=== Excerpted text ===
Things to do to prepare for GDPRPosted in : Seamus Says - Employment Law Discussion on 18 October 2017
Q. The GDPR is a big threat, with €20 million fines being the headline scare, how might we best prepare for it? If we could do just three things before the 25th of May 2018, which is when it kicks in, what would you recommend?
Seamus: I know this is a hot topic in relation to GDPR. I think people are feeling a bit of panic in terms of it coming and it's so close to coming. The 25th of May is not that far away. The purpose of it is to strengthen and unify data protection for individuals within the EU, but it is also going to impact us in the UK. There's no get out clause for us, unfortunately. That's the way that it's going to be.
In terms of three things, it's hard to limit it to three things.
Scott: I'm going to limit you to three. No, four, you can do four.
Seamus: You're going to hold me to that.
Scott: No more than that.

=== Recorded information ===
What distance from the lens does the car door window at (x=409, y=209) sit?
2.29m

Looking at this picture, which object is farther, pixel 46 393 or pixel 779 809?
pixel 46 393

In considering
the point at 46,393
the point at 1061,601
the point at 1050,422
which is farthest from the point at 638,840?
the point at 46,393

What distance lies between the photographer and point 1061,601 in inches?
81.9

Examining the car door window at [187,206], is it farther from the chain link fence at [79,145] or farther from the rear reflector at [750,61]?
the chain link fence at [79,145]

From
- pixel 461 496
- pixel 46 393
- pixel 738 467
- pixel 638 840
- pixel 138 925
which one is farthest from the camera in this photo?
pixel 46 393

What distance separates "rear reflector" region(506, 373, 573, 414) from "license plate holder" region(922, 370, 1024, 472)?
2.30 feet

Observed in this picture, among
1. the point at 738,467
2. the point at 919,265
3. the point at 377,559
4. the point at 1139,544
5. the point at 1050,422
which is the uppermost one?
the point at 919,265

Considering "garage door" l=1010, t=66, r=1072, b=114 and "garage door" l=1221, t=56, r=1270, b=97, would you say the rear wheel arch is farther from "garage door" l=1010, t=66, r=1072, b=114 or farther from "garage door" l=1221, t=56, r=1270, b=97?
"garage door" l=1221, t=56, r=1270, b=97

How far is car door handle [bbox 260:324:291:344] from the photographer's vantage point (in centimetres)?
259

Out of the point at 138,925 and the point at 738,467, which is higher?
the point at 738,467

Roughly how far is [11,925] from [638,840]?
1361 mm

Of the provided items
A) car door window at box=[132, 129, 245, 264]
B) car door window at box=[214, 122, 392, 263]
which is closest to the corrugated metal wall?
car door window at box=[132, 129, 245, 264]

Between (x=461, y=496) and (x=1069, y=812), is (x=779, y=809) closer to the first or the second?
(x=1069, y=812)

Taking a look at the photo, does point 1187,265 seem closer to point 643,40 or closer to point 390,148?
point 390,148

=== Task directions ===
Can you quote the GDPR discussion word for word, from "Seamus: I know" up to and including "going to be."?

=== Answer to the exercise ===
Seamus: I know this is a hot topic in relation to GDPR. I think people are feeling a bit of panic in terms of it coming and it's so close to coming. The 25th of May is not that far away. The purpose of it is to strengthen and unify data protection for individuals within the EU, but it is also going to impact us in the UK. There's no get out clause for us, unfortunately. That's the way that it's going to be.